◆ What you should do
On every line of the listing, check for "burst"; copy the lines that have it.

-----

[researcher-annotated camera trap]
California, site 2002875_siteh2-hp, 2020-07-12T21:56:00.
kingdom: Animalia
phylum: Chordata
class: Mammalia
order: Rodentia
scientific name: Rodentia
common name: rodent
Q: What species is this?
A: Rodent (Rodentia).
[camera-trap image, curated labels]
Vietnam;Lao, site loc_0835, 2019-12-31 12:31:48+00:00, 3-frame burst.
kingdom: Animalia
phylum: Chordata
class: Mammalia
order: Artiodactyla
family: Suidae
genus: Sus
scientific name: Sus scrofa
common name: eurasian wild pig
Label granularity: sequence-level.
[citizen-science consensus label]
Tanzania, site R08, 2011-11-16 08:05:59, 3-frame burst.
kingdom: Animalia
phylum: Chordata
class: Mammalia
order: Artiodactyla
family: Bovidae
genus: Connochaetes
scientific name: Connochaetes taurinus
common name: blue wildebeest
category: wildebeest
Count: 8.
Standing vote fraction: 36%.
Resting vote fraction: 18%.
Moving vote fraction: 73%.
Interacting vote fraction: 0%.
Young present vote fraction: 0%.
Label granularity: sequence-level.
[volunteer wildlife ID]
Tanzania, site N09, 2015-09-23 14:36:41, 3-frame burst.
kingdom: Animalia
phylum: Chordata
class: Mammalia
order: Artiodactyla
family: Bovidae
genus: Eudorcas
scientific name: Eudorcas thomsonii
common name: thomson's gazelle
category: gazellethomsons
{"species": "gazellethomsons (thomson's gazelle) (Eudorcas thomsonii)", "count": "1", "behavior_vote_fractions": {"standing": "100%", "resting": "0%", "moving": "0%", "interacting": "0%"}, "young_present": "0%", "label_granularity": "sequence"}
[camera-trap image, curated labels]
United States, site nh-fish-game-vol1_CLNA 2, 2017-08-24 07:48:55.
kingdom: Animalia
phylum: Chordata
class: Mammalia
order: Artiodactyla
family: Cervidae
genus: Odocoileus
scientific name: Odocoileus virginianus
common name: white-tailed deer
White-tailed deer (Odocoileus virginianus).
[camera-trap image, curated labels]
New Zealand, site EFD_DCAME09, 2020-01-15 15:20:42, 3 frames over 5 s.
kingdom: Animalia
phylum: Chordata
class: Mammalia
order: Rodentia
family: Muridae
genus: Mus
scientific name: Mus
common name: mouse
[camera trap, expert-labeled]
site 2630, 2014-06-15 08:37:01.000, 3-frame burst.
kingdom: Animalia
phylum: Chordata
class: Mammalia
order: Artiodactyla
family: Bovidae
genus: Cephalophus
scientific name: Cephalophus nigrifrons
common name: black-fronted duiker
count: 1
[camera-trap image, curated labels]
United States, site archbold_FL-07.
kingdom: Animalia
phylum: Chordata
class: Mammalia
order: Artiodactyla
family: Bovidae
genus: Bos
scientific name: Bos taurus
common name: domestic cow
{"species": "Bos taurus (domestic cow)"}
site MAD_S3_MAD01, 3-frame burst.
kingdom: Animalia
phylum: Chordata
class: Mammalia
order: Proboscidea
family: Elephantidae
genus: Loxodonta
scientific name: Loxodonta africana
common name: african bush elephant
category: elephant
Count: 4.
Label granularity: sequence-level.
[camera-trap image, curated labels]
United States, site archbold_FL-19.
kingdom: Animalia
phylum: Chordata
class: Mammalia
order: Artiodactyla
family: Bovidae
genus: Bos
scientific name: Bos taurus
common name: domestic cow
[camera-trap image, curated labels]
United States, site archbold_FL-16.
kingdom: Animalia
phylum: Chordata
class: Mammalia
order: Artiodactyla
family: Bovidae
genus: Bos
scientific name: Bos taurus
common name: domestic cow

-----

◆ Completed exercise
Vietnam;Lao, site loc_0835, 2019-12-31 12:31:48+00:00, 3-frame burst.
Tanzania, site R08, 2011-11-16 08:05:59, 3-frame burst.
Tanzania, site N09, 2015-09-23 14:36:41, 3-frame burst.
site 2630, 2014-06-15 08:37:01.000, 3-frame burst.
site MAD_S3_MAD01, 3-frame burst.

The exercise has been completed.